Hours later, the remnants of another demanding day behind me, I fell into bed with a heavy heart. In just four weeks my work load, and stress level, had increased exponentially with my mother’s cancer diagnosis. Verging on being too far away to live on their own but so far unwilling to admit it, my parents had been thrown another nasty curve in an already dreadful year full of falls, surgery, rehab, and downsizing. Searching for what we could do to help, my siblings and I were scrambling to come up to speed on things like Medicare, home health and assisted living.
Thanksgiving, usually a time of feasting and relaxation was already shaping up to be lousy with emergency MRI’s, insurance authorizations and medication side effects. Black Friday, typically spent shopping with my brother, king of deals, was already set aside for the “talk”, during which we hoped to convince my folks of the need to hire help or, better yet, move near one of us.
Sleep, when it came, brought a few hours of relief from all the worries that had been weighing me down this past month. But with the alarm this morning they were back, barking orders at me: “call the insurance company; check into the health care advocate angle; finish the laundry and pack the suitcases.” I stole a few minutes of peace at my computer before hitting my morning job as chief cook and bottle washer, to see what the cyber waves might hold in terms of encouragement. I was not to be disappointed. My friend’s daily devotional, “ChristCompels”, hit my inbox at just the right time.
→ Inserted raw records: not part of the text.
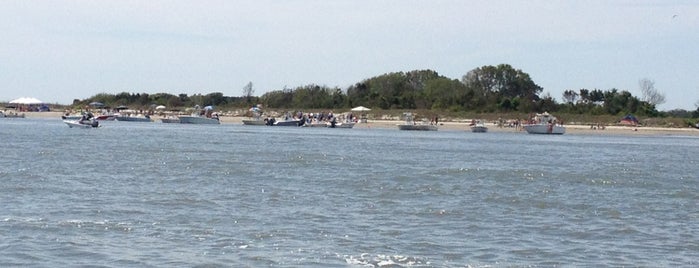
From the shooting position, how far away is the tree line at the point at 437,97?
114375 mm

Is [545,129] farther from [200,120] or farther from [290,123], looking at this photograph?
[200,120]

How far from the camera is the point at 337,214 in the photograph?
20.4m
I knew that Shirley, one of the authors behind ChristCompels and a busy working mom of three, often wrote and “mailed” her devotionals late at night so they would be the first email messages of the following day. This morning I could see why as I let her words coach me, as I had coached my girls the day before. Her message this day, “Let us come before Him with thanksgiving” (Psalm 95:2) was undoubtedly my Heavenly Father’s reminder to me, to buy roses, not carnations, for the things in life I give thanks for.
Roses for my Father above who has never left my side.
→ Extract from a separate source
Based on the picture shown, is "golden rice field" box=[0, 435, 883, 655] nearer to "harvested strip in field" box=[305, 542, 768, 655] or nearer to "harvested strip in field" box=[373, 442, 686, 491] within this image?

Roses for my own, my husband and my children’s health.
Roses for my siblings and their encouragement and help.
Roses for my children’s doctors, teachers and therapists.
Roses for my friends who have listened empathetically to me vent about my parents issues and offered up prayers.
Roses for my cyber-buddies who have lead us to a place of healing with our youngest daughter.
Roses for my daughter’s birth family who chose to give her life despite the prevalence of abortion and infanticide as an easy way out.
Roses for for my husband who has loved me for twenty-two years and counting.
Roses for my beautiful daugthers, each a gift from above.
Roses for my mother’s oncologist and his nurses who are the “best on the east coast”.
Roses for the other Irish dancing moms who, in my absence, will take my oldest daughter to the regional championships in Chicago, housing, feeding and encouraging her as if she were their own (go McTeggerts!)
Roses for each child who performed and/or served at the middle school “coffee house” this morning. My face hurt from smiling so much at each talented performance.
I could go on, but I will need more way more than twelve roses.
Who, or what, will you buy roses for this week?